Existing training-free video anomaly detection methods suffer from unstable performance and poor interpretability in complex or hierarchical scenes due to their reliance on static prompts and neglect of scene geometry. This work proposes MM-VAD, a novel framework that, for the first time, models scene hierarchy in hyperbolic space and reformulates anomaly detection as a test-time adaptive inference process. It constructs hierarchical semantic representations via hyperspherical embeddings, leverages a frozen large language model’s question-answering mechanism for context-aware judgment, and employs lightweight prompt optimization together with covariance-aware Mahalanobis distance alignment. Requiring no training, the method achieves state-of-the-art results across four benchmarks, attaining AUC scores of 90.03% (XD-Violence), 83.24% (UCF-Crime), 96.95% (ShanghaiTech), and 98.81% (UCSD Ped2).

Training-free video anomaly detection (VAD) has recently emerged as a scalable alternative to supervised approaches, yet existing methods largely rely on static prompting and geometry-agnostic feature fusion.
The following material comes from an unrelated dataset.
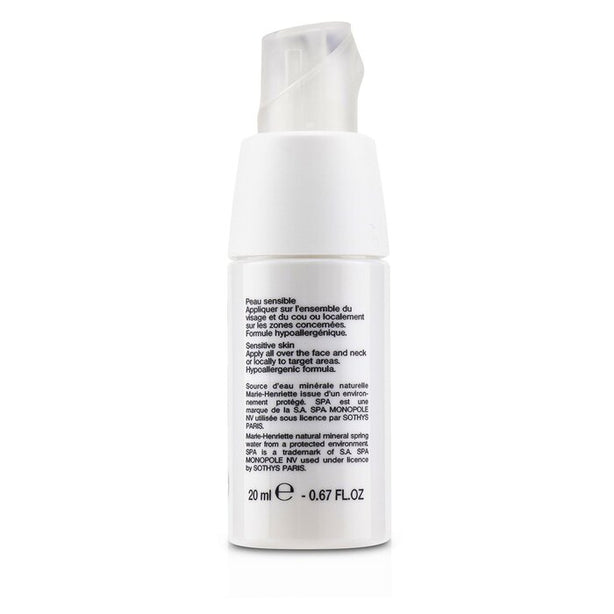 Soothing Sos Serum - For Sensitive Skin - 20ml/0.67oz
As a result, anomaly inference is often reduced to shallow similarity matching over Euclidean embeddings, leading to unstable predictions and limited interpretability, especially in complex or hierarchically structured scenes. We introduce MM-VAD, a geometry-aware semantic reasoning framework for training free VAD that reframes anomaly detection as adaptive test-time inference rather than fixed feature comparison. Our approach projects caption-derived scene representations into hyperbolic space to better preserve hierarchical structure and performs anomaly assessment through an adaptive question answering process over a frozen large language model. A lightweight, learnable prompt is optimised at test time using an unsupervised confidence-sparsity objective, enabling context-specific calibration without updating any backbone parameters. To further ground semantic predictions in visual evidence, we incorporate a covariance-aware Mahalanobis refinement that stabilises cross-modal alignment. Across four benchmarks, MM-VAD consistently improves over prior training-free methods, achieving 90.03% AUC on XD-Violence and 83.24%, 96.95%, and 98.81% on UCF-Crime, ShanghaiTech, and UCSD Ped2, respectively. Our results demonstrate that geometry-aware representation and adaptive semantic calibration provide a principled and effective alternative to static Euclidean matching in training-free VAD.